Eğer siyaset faiz %20-25 olarak belirlenirse size olacakları söyleyeyim:
- Yazın seçim harcamaları, TL’nin seçim sonrası bedel kaybı ve harikulâde turist akımının iç talebi körüklemesi ile enflasyon en az %50’ye çıkacak.
- %20-25 faiz ne dışardan sıcak para getirir, ne de vatandaşı dövizden TL’ye dönmeye ikna eder. TCMB rezervleri ekside kalır, Türkiye yaz sonunda tekrar döviz krizi uçurumun eşiğine gelir.
- %25 siyaset faizi kredi kanalını da kapatmaya yetmez. Milletin enflasyonu %50, bankalar tekrar negatif gerçek faizden kredi vermeye zorlanıyor.
- Bu faiz güçlü tüketim malları ve spekülatif konut talebini kesmeye de yetmez.

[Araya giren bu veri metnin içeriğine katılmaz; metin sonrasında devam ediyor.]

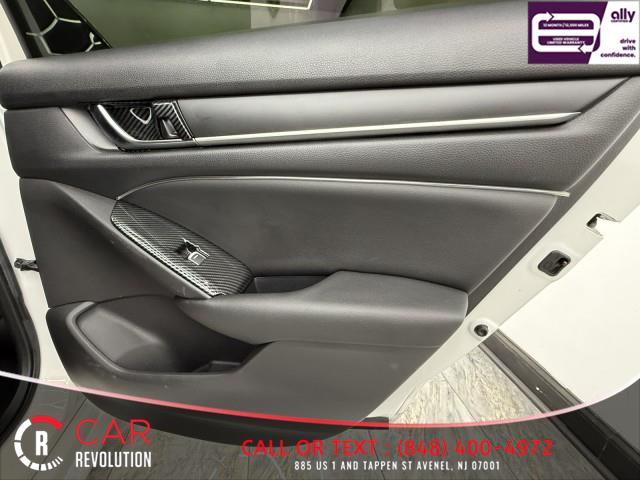 2020 Honda Accord Sedan Sport 1.5T CVT, available for sale in Avenel, New Jersey | Car Revolution. Avenel, New Jersey 2020 Honda Accord Sedan Sport 1.5T CVT, available for sale in Avenel, New Jersey | Car Revolution. Avenel, New Jersey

- Sene sonunda enflasyon biraz düşer, ancak yılbaşında endeksleme huyumuz nedeniyle yeniden tüm vergi, fiyat ve fiyatlara enflasyon kadar artırım gelir.
Şimdi sineması ileri saralım ve Ocak 2024’e kristal küremizdeki imgeye göz atalım: Enflasyon “accık düştü”, TL limoni, her sabah bir arıza çıkar mı diye uyanıyoruz. İş dünyası daima feryat ediyor kredi değerli diye. Vatandaş şikayetçi zira Temmuz’da aldığı artırım tekrar enflasyonla eridi gitti.
Yani, bayağı bir bedel ödedik, lakin enflasyonla gayrette çok az yol katettik.
2024 yılında, muhtemelen seçimlerden sonra, bir defa daha paket açılır, enflasyona karşı yeni önlemler açıklanır. Fakat bunların da yararı olmaz. Ne milletin, ne işdünyasının, ne de siyasetin balyoz tedavisinin getireceği acıya dayanma niyeti yok.
Sonunda Mehmet Şimşek ve Gaye Erkan masraf, “Ben demiştimciler” grubundan iki sivri zekalı Maliye ve Hazine ve TCMB’nin başına geçer. Faizler tekrar indirilir ve enflasyonla cezai önlemler yoluyla gayrete döneriz. Yani, artırım yapana mahpus, kirayı artırana mahpus, kar edene Rekabet Şurası soruşturması, her nutukta fahiş fiyat uygulayan Yel Değirmenlerine vefat tehditleri.
Ve Türkiye’de hayat sürer masraf. Her gün biraz daha külfetli, her gün biraz daha ürkek, biraz daha yoksul yaşar gideriz işte.
Perşembe ne olacak? Hiç umurumda değil. Zira Gaye Erkan yahut rastgele bir TCMB liderinin siyaset faizini %50’ye yükselteceğine inanmıyorum.
Uzun müddet kış uykusuna yatacağım. Faiz %50 olunca beni uyandırın.